È in quest’epoca che la creatività entra nella categoria, consacrata da Barthes, dei miti d’oggi, ossia delle divinità mondane che popolano una società che si crede secolarizzata, e non lo è. Basti notare che, come ogni religione, la creatività ha i suoi martiri: non si è mai visto nessuno che chiedesse, per esempio, un lavoro “più banale”, tutti lo vogliono ovviamente più creativo, anche se spesso dietro alla creatività si nascondono le insidie di lavori non tutelati e precari.
Di fronte al mito la scelta metodologica di Bartezzaghi è ineccepibile. Invece di chiedere ai sacerdoti nel tempio (ammesso che possa esistere un qualche sacerdote della creatività) si tratta di interrogare i credenti, i mitomani, ossia i portatori di questa «cospicua e ubiqua mitologia, in cui si raccoglie quanto serve agli uomini contemporanei per riscattarsi dalla loro, o meglio nostra, banalità». Il nocciolo dell’opera è dunque costituito dall’analisi della doxa, documentata da un corpus di circa duecento definizioni della creatività fornite su Twitter in preparazione del festival della mente di Sarzana del 2012, poi sottoposte da Bartezzaghi a uno scrutinio sistematico in un corso universitario. Nella sua sobrietà tassonomica, che riporta agli anni dello strutturalismo, il metodo è tuttavia animato da un paradosso: ciò che l’indagine è chiamata a fare emergere non è l’originale, ma il banale, il non creativo. Così, la classificazione delle nostre credenze sulla creatività ci fornisce quello che Barthes avrebbe definito “l’ovvio e l’ottuso”.
Il genere sommo sotto cui viene rappresentato il mito della creatività è, come è facile da immaginarsi, quello dell’ineffabile, tra cui spicca una definizione da pura teologia negativa: «in quanto infinita, definirla è un controsenso». Eppure questo Dio nascosto lo si riconosce al primo sguardo: «è facile riconoscerla quando la incontri». E di qui all’ossimoro il passo è breve: «Creatività è un’immaginazione pratica, una fantasia concreta, tecnica libera, pensiero che non si accorge di sé» (che riecheggia la serqua di ossimori della preghiera alla Vergine nel canto trentatreesimo del Paradiso: «Vergine Madre, figlia del tuo figlio, umile e alta» ecc.).

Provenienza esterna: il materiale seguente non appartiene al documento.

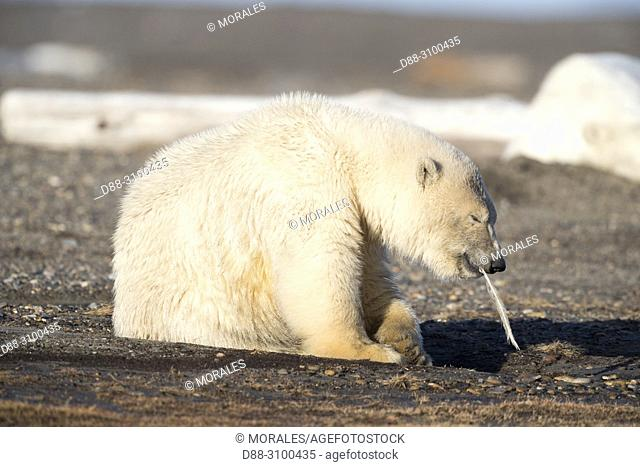 United States, Alaska, Arctic National Wildlife Refuge, Kaktovik, Polar Bear( Ursus maritimus ), Young playing with a feather along a barrier island outside...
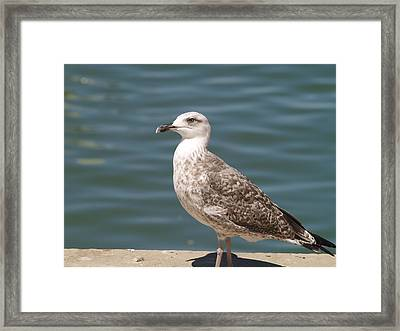 Framed Print featuring the photograph Ferragudo Gull by Michael Canning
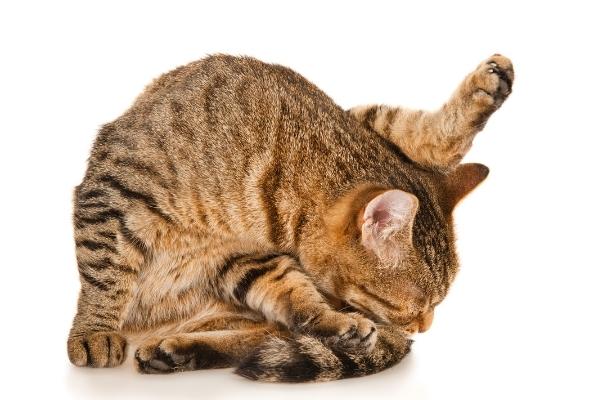 objawy robaków u kota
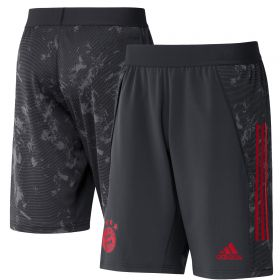 FC Bayern Cup Training Shorts - Grey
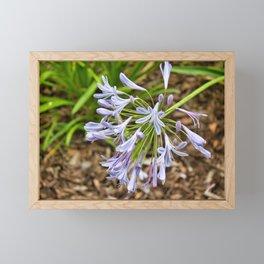 Floral Blossom Framed Mini Art Print
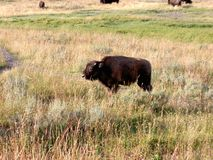 婴孩北美野牛(水牛城)在黄石 库存图片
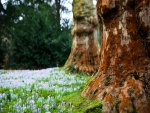 Crocus junto a grandes árboles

La teologia si svolge del tutto naturalmente in una cosmologia, vedendo nella creatività il nocciolo del rapporto tra uomo e mondo. Dopotutto, il genio era per Kant il medio tra natura e arte, e poi per i romantici sarà la mediazione tra finito e infinito. Abbiamo dunque la creatività come «un’implosione che non offre scampo» (ci auguriamo, al creativo soltanto) ma anche come “continuità dell’armonia”, e soprattutto – a conferma dell’ipotesi dell’incontro tra uomo e natura nel genio – «Creatività è trarre idee e ispirazione da ogni manifestazione dell’universo», che è un tweet che avrebbe potuto scrivere Novalis.

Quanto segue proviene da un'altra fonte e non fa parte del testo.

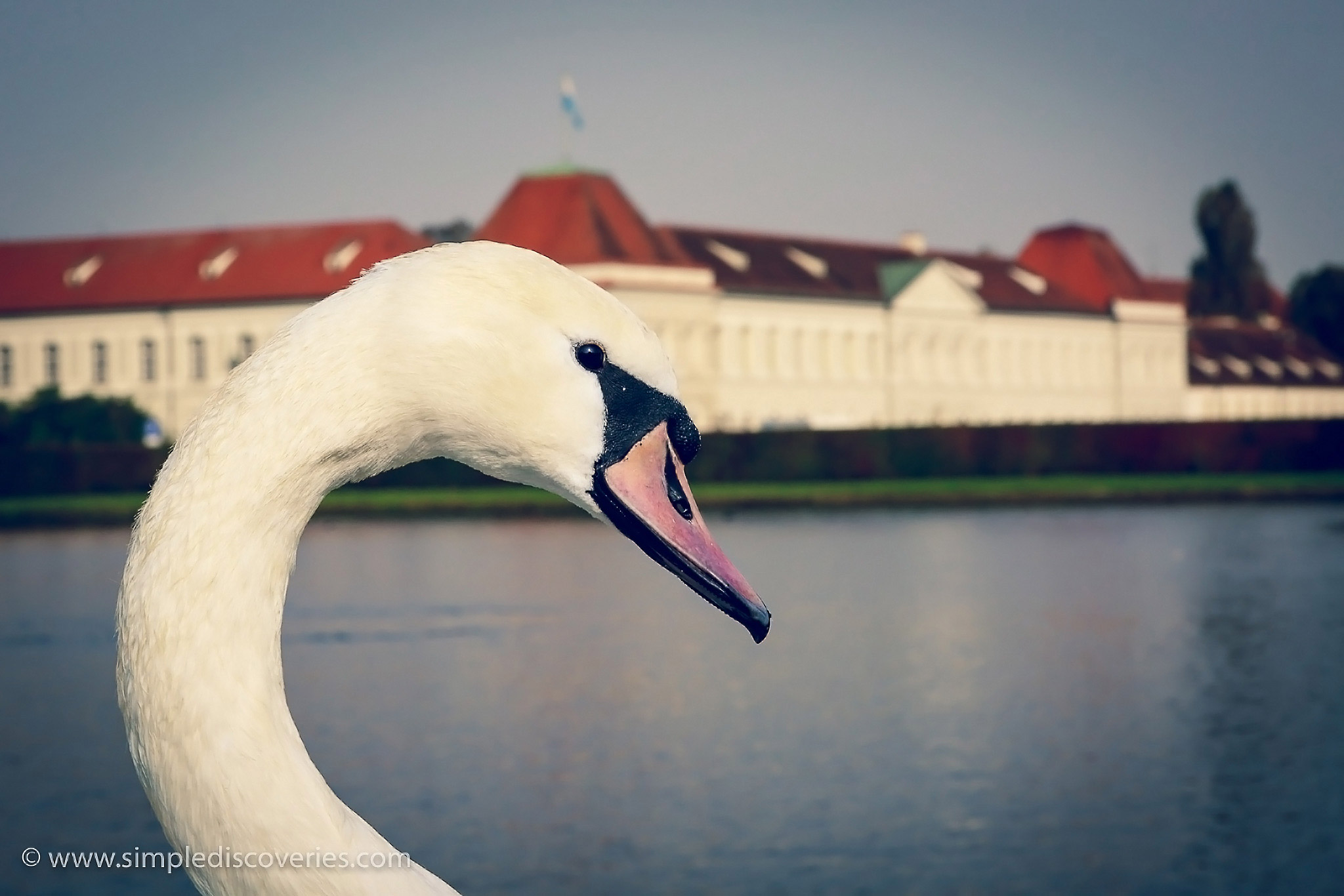 munich_nymphenburg_swan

Alla linea genial-romantica si ricollegano le “Definizioni infantiliste”, perché appunto il bambino è più vicino alla natura, all’origine, alla semplicità e all’inconscio, così come la classe della “Creatività come sguardo sul mondo, passività e contemplazione” e quella della “Creatività come presupposto dell’espressione”, in cui campeggiano «Creatività è non porre filtri e resistenze a ciò che la natura esprime attraverso di noi» e «La creatività è il filtro fotografico che svela le qualità dell’Assoluto» (questo tweet, a parte il “filtro fotografico”, avrebbe potuto invece scriverlo Schelling). E ovviamente ancora romantiche, tra lo Sturm und Drang e il futurismo, sono le definizioni della creatività come irrazionalità o superamento di limiti che si appellano a “Libertà Leggerezza Coraggio e Follia!” e a “gesti imprudenti e nuovi”. Nietzsche faceva dire al suo Zarathustra, «L’uomo è una corda tesa tra la bestia e il superuomo, una corda sull’abisso», e l’anonimo di Twitter risponde con un «Creatività è riconoscere talenti e limiti, emozioni e follia che nascono in noi, e non averne paura!» o ancora, del tutto nietzschianamente, «Creatività è trovare un’altra scusa per questo mondo».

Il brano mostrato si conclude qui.